Materials and Methods
Cell Growth Conditions
The gene encoding the S glycoprotein was cloned from a lysate of culture SARS-CoV 3200300841 (Passage #3) in Trizol LS Reagent
(Sigma, St. Louis, MO), kindly provided by Dr. Dean Erdman (CDC, Atlanta, GA). The cDNA was cloned into a baculovirus transfer
vector pSC12 (Protein Sciences Corporation, Meriden, CT) downstream from the baculovirus very late promoter of the polyhedron
gene and in frame with the chitinase secretion signal sequence at the N-terminus and 6-his at the C terminus.

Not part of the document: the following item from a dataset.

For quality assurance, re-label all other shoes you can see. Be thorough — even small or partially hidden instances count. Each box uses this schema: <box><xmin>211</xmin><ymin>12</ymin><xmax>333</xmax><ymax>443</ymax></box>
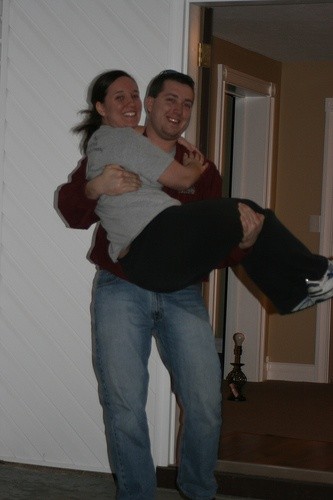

To generate a recombinant baculovirus, linearized Autographa California Nuclear Polyhedrosis Virus (AcNPV) DNA, and the recombination
plasmid DNA containing the S gene were mixed and co-precipitated with calcium phosphate, and Sf9 cells were transfected. Recombinant
viruses were identified by their distinctive plaque morphology. A single recombinant virus plaque was isolated. The virus
was further amplified using Sf9 cells for P1 and ExpresSF+ cells in the absence of serum for P2 and P3. The recombinant virus
was further scaled up before added to 10 L of ExpresSF+ cell culture in a bioreactor at a multiplicity of infection of 1.0
plaque forming unit/cell. The infected culture was incubated at 27–308 C for 48 h. During this period, recombinant SARS-CoV
FL–His-6 was not secreted and was associated intracellularly.
Filtration Setup and Operation
A PUROSEP LT-2Q filtration skid equipped with an OPTISEP 3000 holder (NCSRT, Inc., Apex, NC) was used for all the TFF experiments.
An OPTISEP 3000 module containing 0.186 m2 of a modified polysulphone membrane with a pore size of 0.8 µm and channel height of 0.5 mm was used for the clarification
and protein passage. The protein concentration was performed using an OPTISEP 3000 module containing 0.093 m2 of a regenerated cellulose ultrafiltration membrane with a rating of 100 kD and channel height of 0.75 mm.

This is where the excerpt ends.